1. Use the Chest to Bar Pull-Up Progression Guide
In an earlier article we provided you with our 6-step approach to learning the chest to bar pull-up. In certain situations where a lifter cannot perform a particular form of chest to bar pull-up, he/she may simply regress the chest to bar pull-up to one of the earlier exercises. For example, if the workout calls for kipping chest to bar pull-ups, a substitution of the kipping pull-up may be the easiest and more direct scaled movement. While this does not actually address the fact that they cannot perform a chest to bar pull-up, they will be able to perform similar movements and still remain on target with the rest of the group.
2. Jumping Chest to Bar Pull-Ups
In the event an individual cannot perform any form of pull-up, either strict, kipping, butterfly, or chest to bar pull-up, he/she may need to regress further than the exercises in the progression guide above. Doing exercises like the jumping chest to bar pull-up will help them develop the range of motion, strength, and coordination to get themselves to the bar (with assistance from the legs) and build stamina and strength in the upper body and core.
3. Timed Chest to Bar Pull-Up Attempts
In place of an actual scaled or regressed movement, some coaches may simply have an individual attempt as many chest to bar pull-ups they can in an allotted time amount (often, the same amount of time it would take someone to complete the prescribed chest to bar pull-ups in the workout).
For example, if a workout calls for 20 chest to bar kipping or butterfly pull-ups, the coach may have someone attempt as many strict, kipping, or butterfly pull-ups as they can for 45-60 seconds (what it may typically take someone to perform 20 unbroken/broken up chest to bar pull-ups). This will force the individual to become better at a movement they are deficient in, but only is effective if they have been properly instructed and have done fundamental skill work in a non-time oriented fashion (so they can focus on quality of movement).
4. Isometric and Eccentric Pull-Ups
Both of these pull-up variations can help to build basic strength and coordination necessary for kipping, strict, and butterfly versions of the chest to bar pull-up. Too often people fail to address foundational strength and control, wondering why they cannot perform more advanced styles of pull-ups; such as chest to bar pull-ups. In the event they need to modify, coaches can integrate eccentric (slow, controlled lowering of body from top of bar to bottom position) and isometric pull-ups (timed holds at top of pull-up) to build necessary grip, arm, and back strength.

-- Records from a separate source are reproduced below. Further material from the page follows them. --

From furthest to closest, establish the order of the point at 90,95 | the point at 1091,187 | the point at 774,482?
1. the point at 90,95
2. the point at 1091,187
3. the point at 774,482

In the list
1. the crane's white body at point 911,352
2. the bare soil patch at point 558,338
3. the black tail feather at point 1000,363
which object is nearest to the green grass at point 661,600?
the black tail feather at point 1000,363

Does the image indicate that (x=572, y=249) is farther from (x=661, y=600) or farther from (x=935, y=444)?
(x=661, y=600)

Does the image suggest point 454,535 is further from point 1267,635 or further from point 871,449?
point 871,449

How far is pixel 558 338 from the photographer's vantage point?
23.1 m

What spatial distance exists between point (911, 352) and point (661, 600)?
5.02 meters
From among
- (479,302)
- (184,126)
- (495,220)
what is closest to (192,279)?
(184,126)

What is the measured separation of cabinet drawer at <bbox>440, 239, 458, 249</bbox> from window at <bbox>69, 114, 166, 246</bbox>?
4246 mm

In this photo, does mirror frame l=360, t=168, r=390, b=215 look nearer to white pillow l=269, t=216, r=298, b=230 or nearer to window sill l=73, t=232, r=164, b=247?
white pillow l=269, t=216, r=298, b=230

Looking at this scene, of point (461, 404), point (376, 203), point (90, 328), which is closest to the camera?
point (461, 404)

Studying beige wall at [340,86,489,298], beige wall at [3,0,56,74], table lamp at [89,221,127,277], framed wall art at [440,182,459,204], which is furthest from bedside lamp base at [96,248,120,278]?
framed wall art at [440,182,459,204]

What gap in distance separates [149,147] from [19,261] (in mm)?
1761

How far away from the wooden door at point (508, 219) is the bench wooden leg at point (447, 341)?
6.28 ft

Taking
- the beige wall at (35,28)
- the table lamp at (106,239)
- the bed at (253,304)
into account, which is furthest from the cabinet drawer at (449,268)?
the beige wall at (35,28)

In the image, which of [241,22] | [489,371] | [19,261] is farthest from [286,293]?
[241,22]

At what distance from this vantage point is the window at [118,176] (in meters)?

5. Ring Rows and/or Banded Pull-Ups
In an earlier article I discussed both movements and the pros and cons of using ring rows vs banded pull-ups as scaling options for pull-up based workouts. Both movements can be used to scale the chest to bar pull-up, which will offer beginner and less strong individuals the opportunity to train the back, arms, and grip at higher volumes (promote muscle growth) and still move at a manageable pace (purpose of most wods). As with all of the above scaling options, skill training and coaching must take place outside of fast-paced wod enviemtnes to allow the indiviual to fully grasp motor patterning and movement quality necessary for the chest to bar pull-up.